**Task brief:**
Reproduce the material verbatim, starting at the line containing "Of the group" and ending with the final line of the material, both ends included.

**Input for this task:**

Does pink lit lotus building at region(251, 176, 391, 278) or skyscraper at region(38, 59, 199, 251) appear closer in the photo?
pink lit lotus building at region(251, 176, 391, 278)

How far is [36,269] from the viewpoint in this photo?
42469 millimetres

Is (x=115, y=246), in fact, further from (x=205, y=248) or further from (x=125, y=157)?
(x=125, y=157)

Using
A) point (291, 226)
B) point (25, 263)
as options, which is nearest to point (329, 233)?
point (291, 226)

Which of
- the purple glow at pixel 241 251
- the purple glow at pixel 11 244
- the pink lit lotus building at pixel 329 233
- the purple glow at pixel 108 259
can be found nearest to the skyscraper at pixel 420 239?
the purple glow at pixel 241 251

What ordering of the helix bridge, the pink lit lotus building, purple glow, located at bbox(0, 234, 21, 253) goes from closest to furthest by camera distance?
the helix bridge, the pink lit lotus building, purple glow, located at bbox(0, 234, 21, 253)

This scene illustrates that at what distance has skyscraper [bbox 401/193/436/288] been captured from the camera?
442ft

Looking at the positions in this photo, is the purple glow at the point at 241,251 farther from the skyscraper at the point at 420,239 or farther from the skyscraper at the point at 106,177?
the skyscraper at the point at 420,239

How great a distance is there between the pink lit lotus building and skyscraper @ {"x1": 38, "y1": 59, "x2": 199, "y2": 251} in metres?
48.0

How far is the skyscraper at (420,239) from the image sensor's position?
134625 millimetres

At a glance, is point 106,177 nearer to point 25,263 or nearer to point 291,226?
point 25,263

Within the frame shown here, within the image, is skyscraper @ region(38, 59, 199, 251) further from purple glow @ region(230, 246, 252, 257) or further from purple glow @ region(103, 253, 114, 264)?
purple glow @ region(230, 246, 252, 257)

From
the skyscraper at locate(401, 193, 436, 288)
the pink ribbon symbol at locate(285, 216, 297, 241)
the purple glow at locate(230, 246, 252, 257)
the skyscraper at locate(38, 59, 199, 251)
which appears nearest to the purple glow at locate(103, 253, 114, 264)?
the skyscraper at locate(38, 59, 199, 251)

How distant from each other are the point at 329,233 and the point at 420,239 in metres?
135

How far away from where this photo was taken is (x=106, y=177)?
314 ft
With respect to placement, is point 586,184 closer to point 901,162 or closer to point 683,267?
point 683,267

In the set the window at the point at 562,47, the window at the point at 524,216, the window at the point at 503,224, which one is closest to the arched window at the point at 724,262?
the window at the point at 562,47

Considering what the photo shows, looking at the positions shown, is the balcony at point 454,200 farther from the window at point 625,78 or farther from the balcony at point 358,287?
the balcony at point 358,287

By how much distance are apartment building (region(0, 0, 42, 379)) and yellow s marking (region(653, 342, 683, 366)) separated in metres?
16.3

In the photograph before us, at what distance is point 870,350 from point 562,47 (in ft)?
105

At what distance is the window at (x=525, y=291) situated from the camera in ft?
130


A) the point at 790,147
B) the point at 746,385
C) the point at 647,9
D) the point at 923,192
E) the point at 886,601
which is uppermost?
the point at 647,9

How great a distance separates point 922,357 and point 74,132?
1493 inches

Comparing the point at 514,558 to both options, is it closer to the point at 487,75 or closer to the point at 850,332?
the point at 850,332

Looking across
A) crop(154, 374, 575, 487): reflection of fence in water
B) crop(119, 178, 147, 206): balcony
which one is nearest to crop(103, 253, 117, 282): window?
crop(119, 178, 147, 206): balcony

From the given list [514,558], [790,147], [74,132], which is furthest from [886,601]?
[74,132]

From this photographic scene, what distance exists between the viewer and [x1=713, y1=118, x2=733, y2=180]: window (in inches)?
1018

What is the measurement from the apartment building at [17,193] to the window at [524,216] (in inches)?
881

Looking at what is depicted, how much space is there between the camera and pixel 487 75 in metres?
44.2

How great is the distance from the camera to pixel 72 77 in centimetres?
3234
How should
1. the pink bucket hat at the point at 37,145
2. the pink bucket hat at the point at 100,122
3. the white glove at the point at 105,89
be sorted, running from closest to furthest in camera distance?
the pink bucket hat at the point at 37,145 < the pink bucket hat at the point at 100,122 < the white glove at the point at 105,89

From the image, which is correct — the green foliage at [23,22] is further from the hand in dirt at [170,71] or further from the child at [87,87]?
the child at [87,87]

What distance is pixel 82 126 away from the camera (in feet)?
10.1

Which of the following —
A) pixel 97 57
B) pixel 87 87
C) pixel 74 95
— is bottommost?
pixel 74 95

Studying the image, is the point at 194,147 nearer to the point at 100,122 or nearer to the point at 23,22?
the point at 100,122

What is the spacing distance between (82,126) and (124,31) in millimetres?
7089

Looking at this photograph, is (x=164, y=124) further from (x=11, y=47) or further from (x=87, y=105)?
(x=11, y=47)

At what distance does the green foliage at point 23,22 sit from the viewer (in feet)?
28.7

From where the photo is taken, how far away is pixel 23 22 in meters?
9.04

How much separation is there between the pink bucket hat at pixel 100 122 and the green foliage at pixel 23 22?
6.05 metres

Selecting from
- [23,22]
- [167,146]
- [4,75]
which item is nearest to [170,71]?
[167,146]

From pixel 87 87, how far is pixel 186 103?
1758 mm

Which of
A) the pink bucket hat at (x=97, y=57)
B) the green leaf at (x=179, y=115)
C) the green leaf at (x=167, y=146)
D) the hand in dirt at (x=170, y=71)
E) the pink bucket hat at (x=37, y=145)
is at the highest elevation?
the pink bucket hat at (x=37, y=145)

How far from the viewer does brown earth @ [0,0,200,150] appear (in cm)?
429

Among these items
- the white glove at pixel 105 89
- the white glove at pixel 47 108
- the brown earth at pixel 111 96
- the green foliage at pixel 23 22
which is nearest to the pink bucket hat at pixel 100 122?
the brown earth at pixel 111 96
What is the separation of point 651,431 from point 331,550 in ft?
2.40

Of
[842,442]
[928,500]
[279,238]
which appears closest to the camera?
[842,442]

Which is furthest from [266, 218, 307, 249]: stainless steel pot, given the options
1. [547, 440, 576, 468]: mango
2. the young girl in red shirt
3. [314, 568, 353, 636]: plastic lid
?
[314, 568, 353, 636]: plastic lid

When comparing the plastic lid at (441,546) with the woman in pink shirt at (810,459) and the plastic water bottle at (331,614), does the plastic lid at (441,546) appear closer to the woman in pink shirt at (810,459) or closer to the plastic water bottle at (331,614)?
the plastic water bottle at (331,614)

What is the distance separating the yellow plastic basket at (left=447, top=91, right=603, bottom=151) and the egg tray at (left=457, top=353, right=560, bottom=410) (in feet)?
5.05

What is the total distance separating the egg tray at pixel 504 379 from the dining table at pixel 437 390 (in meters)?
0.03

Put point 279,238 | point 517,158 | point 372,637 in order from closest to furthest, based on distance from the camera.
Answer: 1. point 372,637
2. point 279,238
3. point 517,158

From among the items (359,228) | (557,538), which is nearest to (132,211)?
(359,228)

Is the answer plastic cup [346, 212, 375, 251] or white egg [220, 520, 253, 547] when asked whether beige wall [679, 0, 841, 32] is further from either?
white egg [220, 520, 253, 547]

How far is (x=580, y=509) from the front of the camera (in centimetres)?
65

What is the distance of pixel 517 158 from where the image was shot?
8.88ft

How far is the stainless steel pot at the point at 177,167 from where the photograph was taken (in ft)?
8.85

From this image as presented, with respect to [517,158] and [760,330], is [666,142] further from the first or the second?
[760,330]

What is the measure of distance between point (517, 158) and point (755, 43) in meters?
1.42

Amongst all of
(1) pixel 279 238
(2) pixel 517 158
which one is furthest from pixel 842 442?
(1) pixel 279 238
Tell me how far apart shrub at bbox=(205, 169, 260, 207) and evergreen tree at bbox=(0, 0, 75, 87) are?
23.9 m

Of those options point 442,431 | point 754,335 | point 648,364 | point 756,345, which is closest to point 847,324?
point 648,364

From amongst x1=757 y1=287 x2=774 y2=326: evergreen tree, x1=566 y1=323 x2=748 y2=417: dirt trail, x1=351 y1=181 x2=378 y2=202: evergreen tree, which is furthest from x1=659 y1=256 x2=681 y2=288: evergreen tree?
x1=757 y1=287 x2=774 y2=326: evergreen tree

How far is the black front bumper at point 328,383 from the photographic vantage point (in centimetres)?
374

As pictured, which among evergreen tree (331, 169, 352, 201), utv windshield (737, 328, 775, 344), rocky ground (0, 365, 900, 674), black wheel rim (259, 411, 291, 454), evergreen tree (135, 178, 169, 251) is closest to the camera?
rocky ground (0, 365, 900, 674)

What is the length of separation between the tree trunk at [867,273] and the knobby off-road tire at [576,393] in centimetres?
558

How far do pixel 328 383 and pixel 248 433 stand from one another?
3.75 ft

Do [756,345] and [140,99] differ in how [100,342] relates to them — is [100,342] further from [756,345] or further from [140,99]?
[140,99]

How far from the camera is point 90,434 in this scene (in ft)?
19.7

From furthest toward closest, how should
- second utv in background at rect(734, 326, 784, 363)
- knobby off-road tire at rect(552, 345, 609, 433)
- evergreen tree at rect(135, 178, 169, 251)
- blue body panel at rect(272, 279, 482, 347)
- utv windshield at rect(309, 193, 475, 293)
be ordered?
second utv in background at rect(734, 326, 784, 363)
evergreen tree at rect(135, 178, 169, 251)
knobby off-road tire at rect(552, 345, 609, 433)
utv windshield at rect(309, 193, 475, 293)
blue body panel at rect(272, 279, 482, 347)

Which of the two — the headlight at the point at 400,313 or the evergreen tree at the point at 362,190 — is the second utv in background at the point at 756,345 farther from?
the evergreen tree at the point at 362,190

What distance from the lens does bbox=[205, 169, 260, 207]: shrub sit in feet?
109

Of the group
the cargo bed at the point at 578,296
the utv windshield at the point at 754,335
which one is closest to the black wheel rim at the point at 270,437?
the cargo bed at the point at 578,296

**Expected output:**
Of the group
the cargo bed at the point at 578,296
the utv windshield at the point at 754,335
which one is closest to the black wheel rim at the point at 270,437?
the cargo bed at the point at 578,296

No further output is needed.